*Job*.
Reproduce the material character for character, from its opening line through the line containing "Wrapping results in", both ends included.

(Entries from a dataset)
/---
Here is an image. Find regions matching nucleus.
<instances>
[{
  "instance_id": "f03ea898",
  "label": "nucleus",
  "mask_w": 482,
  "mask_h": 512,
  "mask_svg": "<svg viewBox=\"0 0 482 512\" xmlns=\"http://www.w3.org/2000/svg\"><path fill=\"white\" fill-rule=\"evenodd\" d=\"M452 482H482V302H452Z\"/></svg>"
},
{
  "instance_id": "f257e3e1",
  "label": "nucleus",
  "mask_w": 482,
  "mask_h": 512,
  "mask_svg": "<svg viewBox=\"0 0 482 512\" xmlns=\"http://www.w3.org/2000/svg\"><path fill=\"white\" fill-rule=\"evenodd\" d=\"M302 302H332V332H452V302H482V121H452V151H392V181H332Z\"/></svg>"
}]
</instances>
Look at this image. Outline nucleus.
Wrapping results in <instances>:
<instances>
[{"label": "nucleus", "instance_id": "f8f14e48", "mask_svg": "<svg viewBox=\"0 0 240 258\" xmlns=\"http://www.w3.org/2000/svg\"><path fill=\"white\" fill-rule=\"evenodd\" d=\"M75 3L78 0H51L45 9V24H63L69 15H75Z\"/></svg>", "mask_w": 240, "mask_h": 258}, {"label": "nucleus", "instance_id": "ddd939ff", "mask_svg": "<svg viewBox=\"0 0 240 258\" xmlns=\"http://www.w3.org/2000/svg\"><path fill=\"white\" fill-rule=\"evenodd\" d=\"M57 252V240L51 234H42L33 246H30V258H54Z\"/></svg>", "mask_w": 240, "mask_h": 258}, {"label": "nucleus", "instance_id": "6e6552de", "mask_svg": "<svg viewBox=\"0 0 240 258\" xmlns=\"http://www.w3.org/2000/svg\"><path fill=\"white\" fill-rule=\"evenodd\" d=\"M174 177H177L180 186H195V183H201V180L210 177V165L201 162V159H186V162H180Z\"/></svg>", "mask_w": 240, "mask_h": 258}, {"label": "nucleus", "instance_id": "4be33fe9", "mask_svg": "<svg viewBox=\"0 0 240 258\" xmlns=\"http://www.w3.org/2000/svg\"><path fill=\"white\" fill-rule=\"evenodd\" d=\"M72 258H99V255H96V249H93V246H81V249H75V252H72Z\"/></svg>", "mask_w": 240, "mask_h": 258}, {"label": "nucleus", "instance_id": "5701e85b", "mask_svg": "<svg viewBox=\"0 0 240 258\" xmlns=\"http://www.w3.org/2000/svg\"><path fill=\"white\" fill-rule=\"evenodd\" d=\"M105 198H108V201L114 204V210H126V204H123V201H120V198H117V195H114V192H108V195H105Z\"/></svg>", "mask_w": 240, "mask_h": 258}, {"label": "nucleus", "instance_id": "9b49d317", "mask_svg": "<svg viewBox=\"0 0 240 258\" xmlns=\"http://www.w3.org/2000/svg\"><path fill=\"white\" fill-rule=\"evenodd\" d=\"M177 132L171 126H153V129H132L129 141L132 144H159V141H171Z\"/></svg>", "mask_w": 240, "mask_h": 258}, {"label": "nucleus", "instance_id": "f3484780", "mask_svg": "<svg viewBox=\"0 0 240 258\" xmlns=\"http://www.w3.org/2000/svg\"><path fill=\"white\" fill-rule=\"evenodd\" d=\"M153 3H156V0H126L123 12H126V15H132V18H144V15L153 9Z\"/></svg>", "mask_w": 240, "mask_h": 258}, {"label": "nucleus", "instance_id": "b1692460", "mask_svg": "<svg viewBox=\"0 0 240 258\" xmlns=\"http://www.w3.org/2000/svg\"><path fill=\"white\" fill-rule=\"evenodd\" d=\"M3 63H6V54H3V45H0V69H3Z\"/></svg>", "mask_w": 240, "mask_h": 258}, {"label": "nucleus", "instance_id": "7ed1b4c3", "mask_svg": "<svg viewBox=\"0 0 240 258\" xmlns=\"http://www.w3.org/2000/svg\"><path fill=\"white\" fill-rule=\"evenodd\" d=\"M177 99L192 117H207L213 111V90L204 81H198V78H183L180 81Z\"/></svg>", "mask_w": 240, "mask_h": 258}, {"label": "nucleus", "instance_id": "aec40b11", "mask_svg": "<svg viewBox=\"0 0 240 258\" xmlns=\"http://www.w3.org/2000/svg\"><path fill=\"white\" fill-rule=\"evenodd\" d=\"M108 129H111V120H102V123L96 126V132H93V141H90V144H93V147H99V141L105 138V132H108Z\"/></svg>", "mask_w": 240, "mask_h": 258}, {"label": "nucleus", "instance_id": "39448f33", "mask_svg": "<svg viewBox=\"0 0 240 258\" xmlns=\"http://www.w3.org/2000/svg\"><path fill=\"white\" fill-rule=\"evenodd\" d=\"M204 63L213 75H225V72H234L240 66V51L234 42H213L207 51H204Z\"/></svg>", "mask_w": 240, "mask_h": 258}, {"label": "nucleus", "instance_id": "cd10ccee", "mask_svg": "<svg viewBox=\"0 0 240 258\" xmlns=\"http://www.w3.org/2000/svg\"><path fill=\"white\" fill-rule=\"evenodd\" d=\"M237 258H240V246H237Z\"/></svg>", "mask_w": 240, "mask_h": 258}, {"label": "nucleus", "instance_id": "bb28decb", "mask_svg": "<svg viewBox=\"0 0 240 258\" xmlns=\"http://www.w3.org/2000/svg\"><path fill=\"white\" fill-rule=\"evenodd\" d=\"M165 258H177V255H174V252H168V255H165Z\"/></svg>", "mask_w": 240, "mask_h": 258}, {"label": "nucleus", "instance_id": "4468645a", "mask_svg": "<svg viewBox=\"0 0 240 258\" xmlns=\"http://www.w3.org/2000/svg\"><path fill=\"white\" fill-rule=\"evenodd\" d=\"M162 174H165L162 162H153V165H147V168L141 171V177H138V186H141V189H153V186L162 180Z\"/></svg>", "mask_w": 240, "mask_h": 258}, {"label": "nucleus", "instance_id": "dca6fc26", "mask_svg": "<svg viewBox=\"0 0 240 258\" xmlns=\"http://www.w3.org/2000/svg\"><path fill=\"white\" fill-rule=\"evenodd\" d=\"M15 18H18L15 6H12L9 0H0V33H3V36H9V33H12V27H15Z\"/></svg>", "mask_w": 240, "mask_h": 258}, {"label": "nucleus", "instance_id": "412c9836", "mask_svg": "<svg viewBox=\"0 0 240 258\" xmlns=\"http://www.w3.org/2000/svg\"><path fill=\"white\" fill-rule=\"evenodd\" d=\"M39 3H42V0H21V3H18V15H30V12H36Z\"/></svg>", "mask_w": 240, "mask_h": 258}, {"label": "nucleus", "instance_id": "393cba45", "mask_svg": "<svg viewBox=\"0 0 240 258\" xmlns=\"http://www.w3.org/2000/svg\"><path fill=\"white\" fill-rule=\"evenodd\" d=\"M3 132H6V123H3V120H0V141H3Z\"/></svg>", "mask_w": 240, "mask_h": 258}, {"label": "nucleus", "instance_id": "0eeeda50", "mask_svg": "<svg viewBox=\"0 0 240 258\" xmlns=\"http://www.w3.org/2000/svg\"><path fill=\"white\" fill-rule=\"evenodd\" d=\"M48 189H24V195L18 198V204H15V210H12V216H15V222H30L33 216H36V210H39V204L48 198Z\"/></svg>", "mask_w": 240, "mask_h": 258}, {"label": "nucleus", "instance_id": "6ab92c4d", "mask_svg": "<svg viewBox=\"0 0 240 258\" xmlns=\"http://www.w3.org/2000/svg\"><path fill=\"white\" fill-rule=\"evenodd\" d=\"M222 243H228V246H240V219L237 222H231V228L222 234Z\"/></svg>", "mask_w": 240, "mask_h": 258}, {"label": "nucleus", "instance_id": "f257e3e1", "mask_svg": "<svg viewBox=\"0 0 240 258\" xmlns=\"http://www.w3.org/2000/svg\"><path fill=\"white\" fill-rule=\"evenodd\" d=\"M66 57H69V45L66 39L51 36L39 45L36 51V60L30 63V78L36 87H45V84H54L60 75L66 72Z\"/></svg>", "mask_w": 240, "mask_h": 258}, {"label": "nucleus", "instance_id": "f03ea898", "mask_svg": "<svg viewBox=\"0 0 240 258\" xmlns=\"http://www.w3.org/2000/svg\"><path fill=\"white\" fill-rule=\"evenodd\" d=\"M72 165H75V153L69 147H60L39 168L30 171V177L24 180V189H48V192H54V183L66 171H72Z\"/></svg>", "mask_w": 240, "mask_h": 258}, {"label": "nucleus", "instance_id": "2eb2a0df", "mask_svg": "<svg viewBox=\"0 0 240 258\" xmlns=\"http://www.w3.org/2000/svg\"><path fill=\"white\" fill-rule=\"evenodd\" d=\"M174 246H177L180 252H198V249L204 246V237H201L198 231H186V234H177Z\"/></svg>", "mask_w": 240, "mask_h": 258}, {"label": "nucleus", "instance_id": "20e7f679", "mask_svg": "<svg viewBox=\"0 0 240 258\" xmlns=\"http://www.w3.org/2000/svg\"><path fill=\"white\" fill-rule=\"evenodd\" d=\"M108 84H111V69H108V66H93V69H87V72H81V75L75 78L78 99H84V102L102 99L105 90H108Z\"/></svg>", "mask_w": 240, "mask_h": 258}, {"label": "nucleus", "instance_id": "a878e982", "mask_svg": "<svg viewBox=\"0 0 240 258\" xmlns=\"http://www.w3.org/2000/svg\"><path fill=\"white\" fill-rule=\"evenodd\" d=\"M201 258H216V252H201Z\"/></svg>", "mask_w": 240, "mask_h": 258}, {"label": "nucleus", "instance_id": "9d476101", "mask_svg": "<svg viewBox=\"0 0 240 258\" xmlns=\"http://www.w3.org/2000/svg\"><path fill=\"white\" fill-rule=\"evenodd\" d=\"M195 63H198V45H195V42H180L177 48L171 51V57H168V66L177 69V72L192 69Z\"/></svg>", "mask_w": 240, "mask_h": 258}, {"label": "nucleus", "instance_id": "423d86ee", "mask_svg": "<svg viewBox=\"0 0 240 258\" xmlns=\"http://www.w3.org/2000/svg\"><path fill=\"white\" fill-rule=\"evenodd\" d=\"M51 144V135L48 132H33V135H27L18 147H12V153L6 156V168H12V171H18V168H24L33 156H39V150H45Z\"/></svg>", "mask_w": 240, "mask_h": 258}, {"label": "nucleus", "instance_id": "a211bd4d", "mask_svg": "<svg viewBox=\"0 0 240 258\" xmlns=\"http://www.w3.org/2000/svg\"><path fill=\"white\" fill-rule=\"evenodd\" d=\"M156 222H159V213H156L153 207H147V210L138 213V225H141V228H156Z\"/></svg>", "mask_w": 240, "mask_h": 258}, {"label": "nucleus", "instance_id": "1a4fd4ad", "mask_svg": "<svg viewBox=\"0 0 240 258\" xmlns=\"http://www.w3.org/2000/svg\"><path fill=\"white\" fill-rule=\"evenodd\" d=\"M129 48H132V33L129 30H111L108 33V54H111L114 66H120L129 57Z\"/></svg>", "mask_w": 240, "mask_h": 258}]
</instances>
\---
*Written response*.
Here is an image. Find regions matching nucleus.
<instances>
[{
  "instance_id": "f03ea898",
  "label": "nucleus",
  "mask_w": 482,
  "mask_h": 512,
  "mask_svg": "<svg viewBox=\"0 0 482 512\" xmlns=\"http://www.w3.org/2000/svg\"><path fill=\"white\" fill-rule=\"evenodd\" d=\"M452 482H482V302H452Z\"/></svg>"
},
{
  "instance_id": "f257e3e1",
  "label": "nucleus",
  "mask_w": 482,
  "mask_h": 512,
  "mask_svg": "<svg viewBox=\"0 0 482 512\" xmlns=\"http://www.w3.org/2000/svg\"><path fill=\"white\" fill-rule=\"evenodd\" d=\"M302 302H332V332H452V302H482V121H452V151H392V181H332Z\"/></svg>"
}]
</instances>
Look at this image. Outline nucleus.
Wrapping results in <instances>:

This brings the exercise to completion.